Thanks for the discussion  

I've currently got some Bruce Aidells andouille sausage defrosting right now. As I stated, in my general area we rarely have andouille sausage in the stores. We do have a number of choices for local made sausages, but most are very mild polish sausages. I've decided to just make a bit of a drive every once in a while and buy enough andouille to throw in the freezer (why should sausage be any different from the drive I make for tomatoes, eggs or pork)


I will use okra in my gumbo every once in a while...but File' powder just really completes a bowl of gumbo for me. I wish I could but my finger on what it does to the flavors...it's just one of "those" things for me. Thanks a bunch all!

Choo Choo Ch-Boogie,

dan


----------



## chefbillyb (Feb 8, 2009)

IMHO a good gumbo is a labor of love. When I make it at home its made around my first beer of the day schedule. This is the most important factor. My Roux is a two beer Roux. First, while i'm stirring the Roux I am drinking the first beer. The second beer is to measure the color of the Roux next to the beer bottle. When the Roux matches the color of the bottle the Roux and is a nice medium chocolate brown its done. The second factor is a nice chicken broth. I also put in tomatoes that I froze from the garden. I put in all the spices that are in all the other posts.
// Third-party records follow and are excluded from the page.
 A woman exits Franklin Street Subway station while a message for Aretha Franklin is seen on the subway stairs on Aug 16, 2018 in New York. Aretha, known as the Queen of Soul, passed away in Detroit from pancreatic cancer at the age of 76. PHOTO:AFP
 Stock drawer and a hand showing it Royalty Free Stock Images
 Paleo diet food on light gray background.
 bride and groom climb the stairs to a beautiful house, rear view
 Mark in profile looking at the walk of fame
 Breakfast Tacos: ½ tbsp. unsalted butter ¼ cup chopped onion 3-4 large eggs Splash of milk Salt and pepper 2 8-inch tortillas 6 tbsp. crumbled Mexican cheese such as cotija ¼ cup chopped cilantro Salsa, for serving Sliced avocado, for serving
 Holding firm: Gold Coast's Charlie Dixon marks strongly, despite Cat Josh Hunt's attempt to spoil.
I feel any sausage that is used in any recipe should be able to stand alone when you eat it. What I mean is, it should be a sausage that you get a lot of flavor and is good quality. 
I make a dish that is cajun sausage blackened chicken linguini and the sausage is an important factor. Whats funny about Gumbo is, if you ask 100 chefs how to make it, you will get 100 different ideas..........................Take care .......Bill


----------



## gonefishin (Nov 6, 2004)

It would be nice to eat a perfectly roasted chicken every time. It would also be nice to have a wonderfully marbled prime Ribeye whenever I sat down for a steak dinner. But boy oh boy would this world be a poorer place if every bowl of gumbo tasted the same.
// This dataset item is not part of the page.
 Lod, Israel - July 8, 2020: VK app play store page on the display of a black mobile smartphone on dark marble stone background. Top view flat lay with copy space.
Thanks for your suggestions,

dan


----------



## gonefishin (Nov 6, 2004)

On the subject of andouille sausage...

I made a pot of gumbo yesterday (which turned out pretty good  ) and used the Bruce Aidells andouille. Because it was a chicken product instead of a pork sausage I was a little concerned that it would be too fine a grind. But both the flavor and texture was nice. But it still wasn't exactly what I was looking for.

That being said, I'm still getting the itch to have some Jacob's Cajun sausage. It's just those shipping charges. Still, I may get five pounds shipped and see how bad the shipping charges are.

enjoy the gumbo!

dan


----------



## chefbillyb (Feb 8, 2009)

Hey Dan, I am out in the Pacific Northwest and they wouldn't know a good sausage if you hit them in the head with it. I am from the Eastern seaboard, I miss the great polish sausage, Italian sausage in New England. I really think your right about Jacob's sausage. I think that may be a good sausage to heat, throw on a bun with a swipe of good mustard. I wonder, The casing looks a bit thick, like you would get a snap on it when eating in a gumbo. I see sausage as a work of art. If you find a good one, you are getting the end result of someones hard work and years of trying. take care.....Bill


----------



## bbay (Nov 22, 2007)

@okra vs. file
I believe the original idea was to use okra when it was in season, and sassafras when okra was not in season. But that was way back when there was no refrigeration, no flash freezing, and the like. Sorry, no footnotes, just a hazy memory. :lips:

@gonefishin
I'd post my recipe but it's one that I converted into a huge amount (12 cups roux, 36 chicken thighs, etc) so I doubt it'd be useful. I used this guy's site as a springboard for the gumbo (LINK). I think you may like the site, I've had it bookmarked for a few years now and keep returning to it when it gets close to Fat Tuesday (SOOOOON!!!!!!:lips::lips::lips.
That link also has sausage recipes if you're feeling really ambitious.

There is good sausage here in the PNW, it's just not easy to find...
I'm about to try my hand at making some in the near future.


----------



## gonefishin (Nov 6, 2004)

Thanks for the info bbay! I'll defintly be spending some time at NoLA cuisine 


take care,
dan


----------



## boar_d_laze (Feb 13, 2008)

bbay;256530 said:


> @okra vs. file
> I believe the original idea was to use okra when it was in season, and sassafras when okra was not in season. But that was way back when there was no refrigeration, no flash freezing, and the like. Sorry, no footnotes, just a hazy memory. :lips:
> 
> Actually the choice has more to do with cross-culture influences than season. File powder (sassafrass) as a seasoning is Choctaw. Okra is African. Amer-Indian and Afro-American influences run almost as strong as Acadian in Cajun cuisine.
> ...


----------



## bbay (Nov 22, 2007)

I don't understand your response. Are you saying that gumbo was not made by Afro-Americans in the off-season because they only use okra in gumbo? I'm sorry, but I can't tell if you are disagreeing with me or just elaborating. I may just be reading it wrong. 
I guess it doesn't really matter.:lips:

Aye. A lot of Spanish too.

I've heard said that the file powder you buy in the market is full of bay leaves. I know that the last jar I bought was junk. No idea what it was, I guess it could have passed for a jar of powdered sage that had been sitting in a window sill with the lid slightly ajar for 2 years. I'd like to try it with legitimate leaves some day.


----------



## kyheirloomer (Feb 1, 2007)

It's easy enough to make your own, bbay. Sassafras grows everywhere, and can't be mistaken because the leaves grow in three different shapes. Plus as soon as you crush one you get that wonderful aroma.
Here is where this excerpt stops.